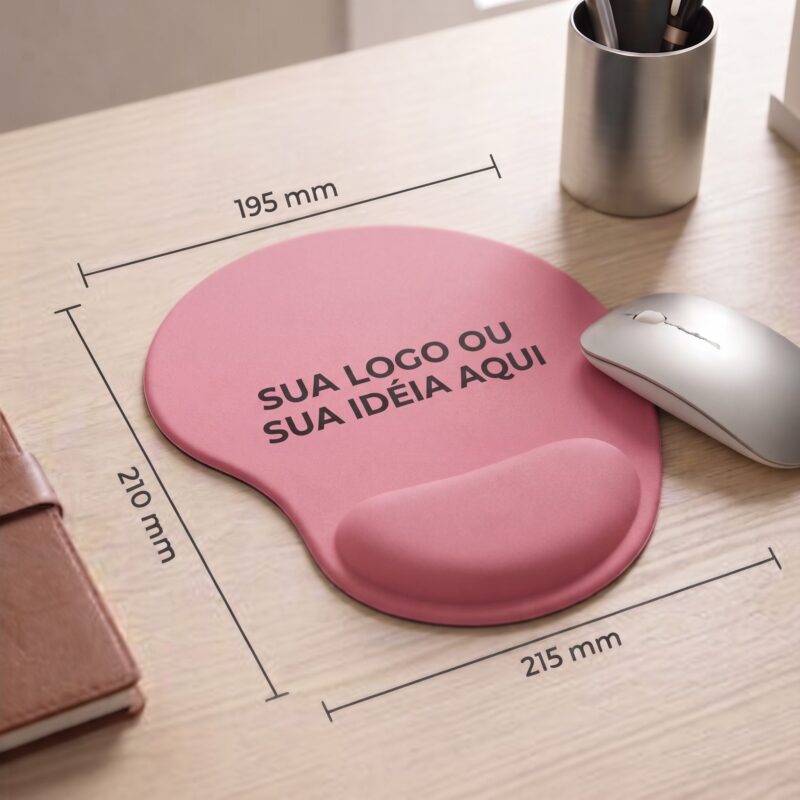 Mouse Pad Ergonômico Rosa Zuniq | Descanço de punho em espuma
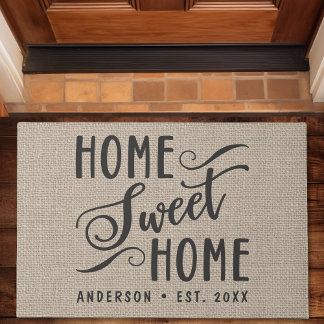 Paillasson Maison Douce Maison Rustique Burlap Campagne Famil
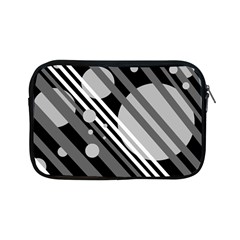 Gray Lines And Circles Apple Ipad Mini Zipper Cases by Valentinaart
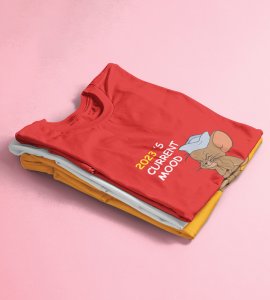 Bad Year Ending Red New Year Printed T-shirt For Mens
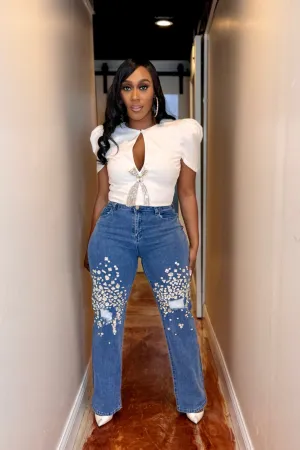 EMBELLISHED RHINESTONE JEANS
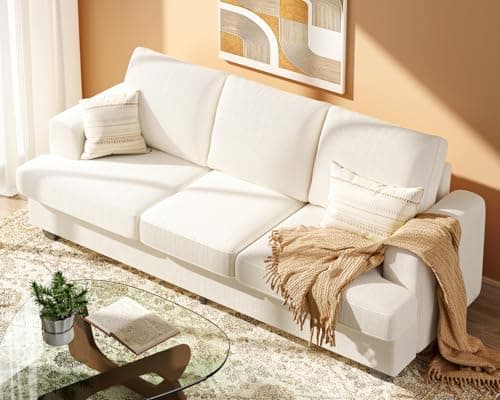 KKL 89 Inches Loveseat Sofa, Comfy Cloud Couch with Deep Seats, 3 Seater Couches for Living Room, Chenille Fabric, Wood Frame, Easy Assembly, Beige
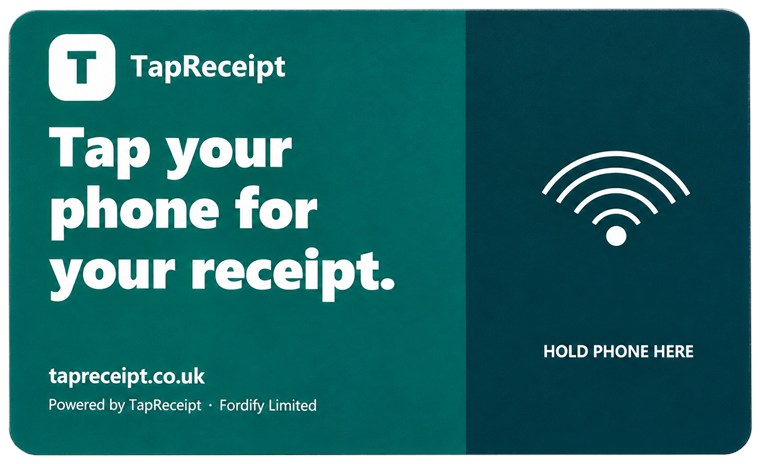TapReceipt NFC card: Tap your phone for your receipt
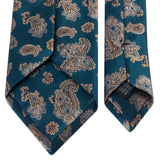 Petrolblaue Seiden-Jacquard Krawatte mit Paisley-Muster von BGENTS Rückseite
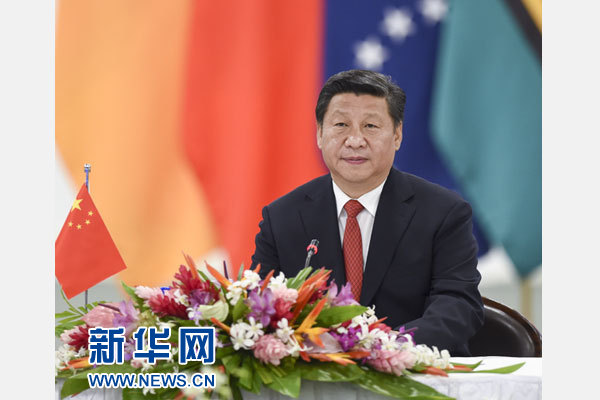 習(xí)近平主持會(huì)議并發(fā)表主旨講話。新華社記者 李學(xué)仁攝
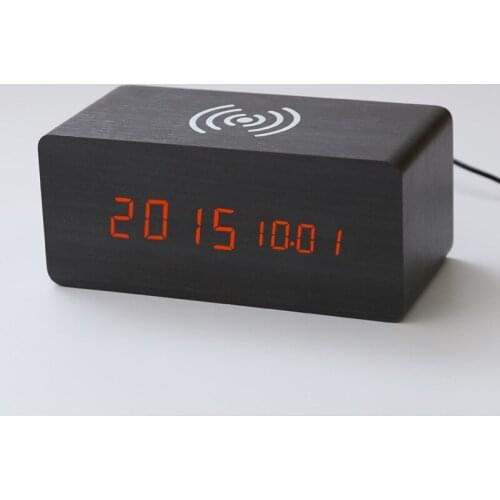 Modern Wooden Wood Digital LED Desk Alarm Clock Thermometer Wireless Charger With Qi Wireless Charging Pad Alarm Clock LED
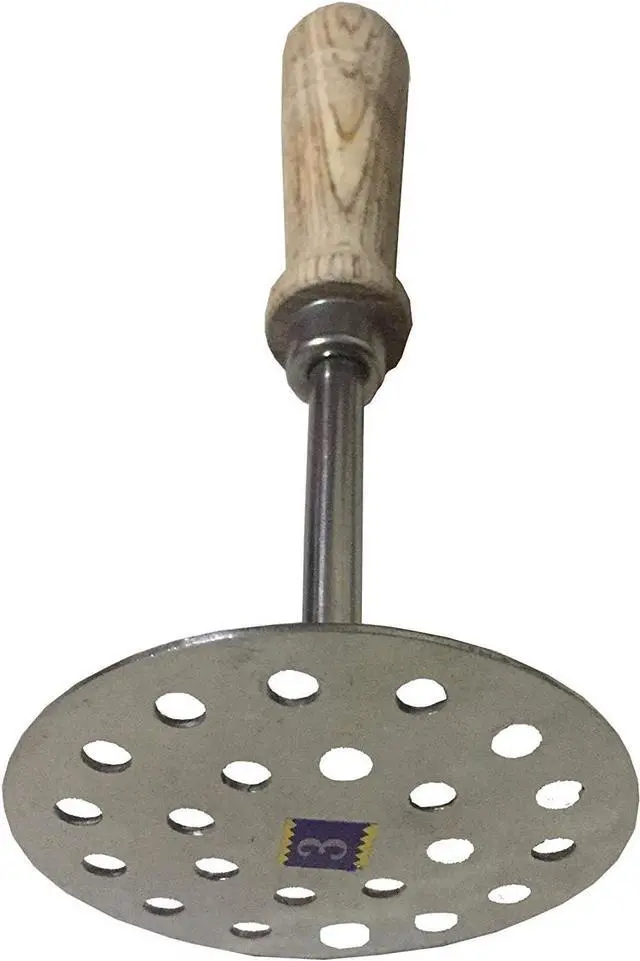 Main image of Stainless Steel Potato Masher,Masher,Stainless Steel Smooth Potato Masher, Ricer Presser With Wooden Handle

----------------

Copy exactly, and only, the lines from the first entry through the line holding "習(xí)近平主持會(huì", both ends included, leaving out every picture.

 Mouse Pad Ergonômico Rosa Zuniq | Descanço de punho em espuma
 Paillasson Maison Douce Maison Rustique Burlap Campagne Famil
 Gray Lines And Circles Apple Ipad Mini Zipper Cases by Valentinaart
 Bad Year Ending Red New Year Printed T-shirt For Mens
 EMBELLISHED RHINESTONE JEANS
 KKL 89 Inches Loveseat Sofa, Comfy Cloud Couch with Deep Seats, 3 Seater Couches for Living Room, Chenille Fabric, Wood Frame, Easy Assembly, Beige
TapReceipt NFC card: Tap your phone for your receipt
 Petrolblaue Seiden-Jacquard Krawatte mit Paisley-Muster von BGENTS Rückseite
 習(xí)近平主持會(huì)議并發(fā)表主旨講話。新華社記者 李學(xué)仁攝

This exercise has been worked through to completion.